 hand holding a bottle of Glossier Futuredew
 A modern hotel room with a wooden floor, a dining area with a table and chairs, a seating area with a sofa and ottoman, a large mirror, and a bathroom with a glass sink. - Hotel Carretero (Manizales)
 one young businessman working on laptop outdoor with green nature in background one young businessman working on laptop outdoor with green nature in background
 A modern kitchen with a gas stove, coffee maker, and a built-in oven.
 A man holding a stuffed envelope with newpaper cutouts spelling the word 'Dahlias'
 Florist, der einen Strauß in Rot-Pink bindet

= = = = =

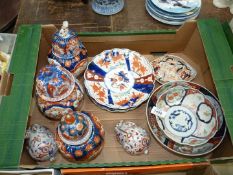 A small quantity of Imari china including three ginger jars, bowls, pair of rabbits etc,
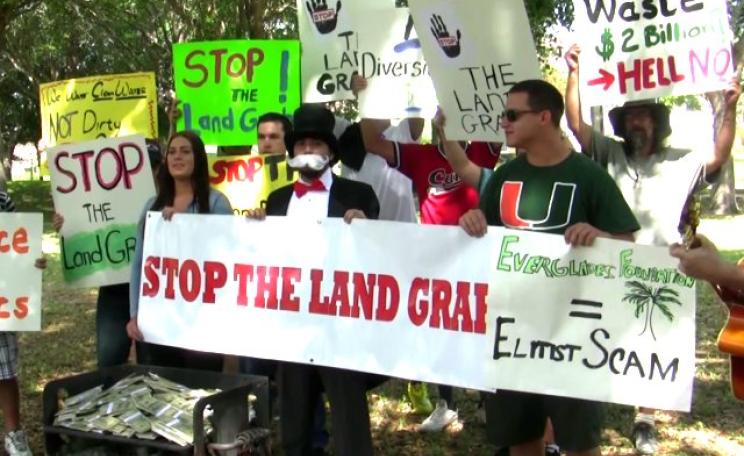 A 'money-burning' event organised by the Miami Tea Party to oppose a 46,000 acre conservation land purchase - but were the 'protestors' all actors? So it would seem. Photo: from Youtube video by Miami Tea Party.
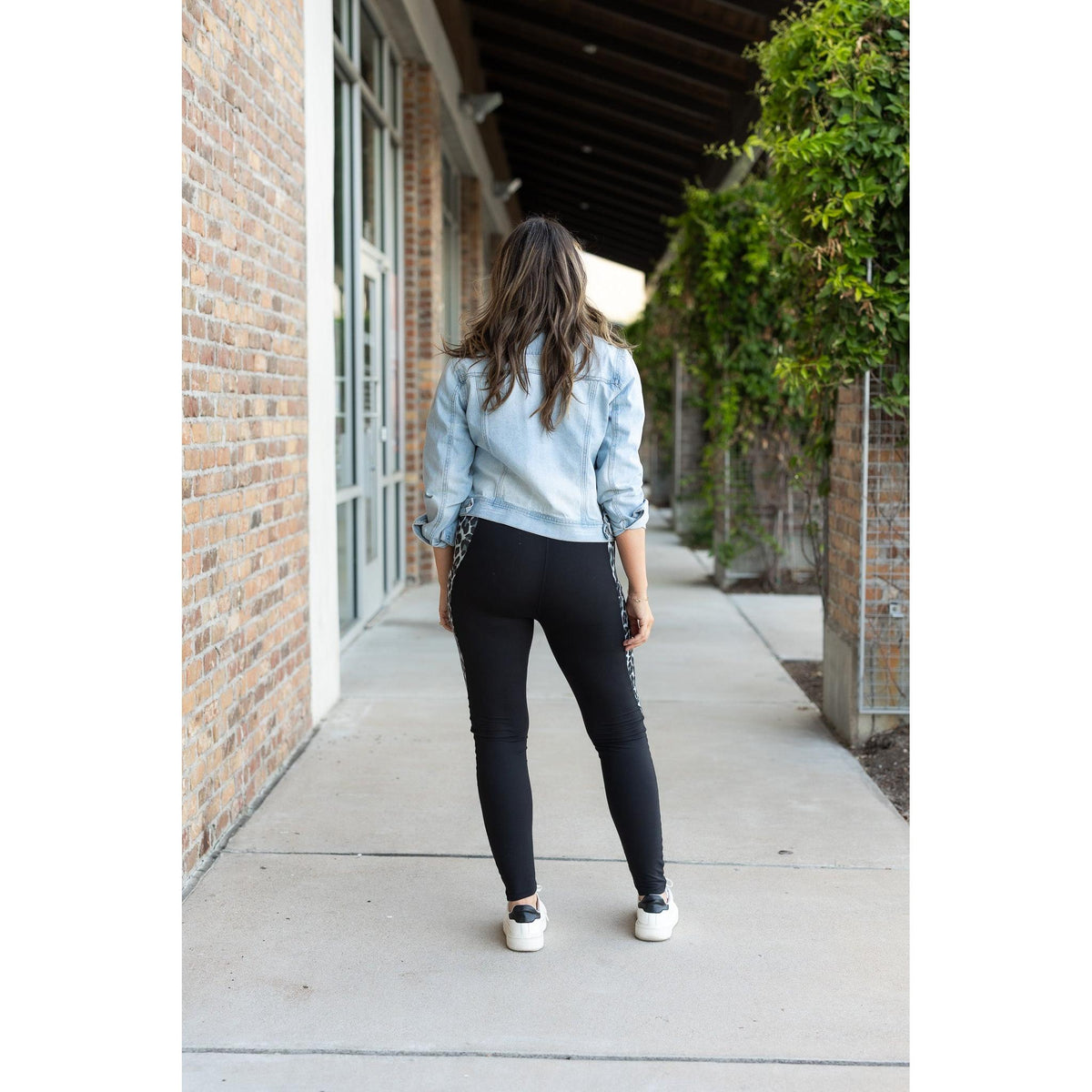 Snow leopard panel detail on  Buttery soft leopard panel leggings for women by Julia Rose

= = = = =

**Work instructions**
Whenever a line of the data includes the word "modern", show that line in full.

**Solution to this task**
 A modern hotel room with a wooden floor, a dining area with a table and chairs, a seating area with a sofa and ottoman, a large mirror, and a bathroom with a glass sink. - Hotel Carretero (Manizales)
 A modern kitchen with a gas stove, coffee maker, and a built-in oven.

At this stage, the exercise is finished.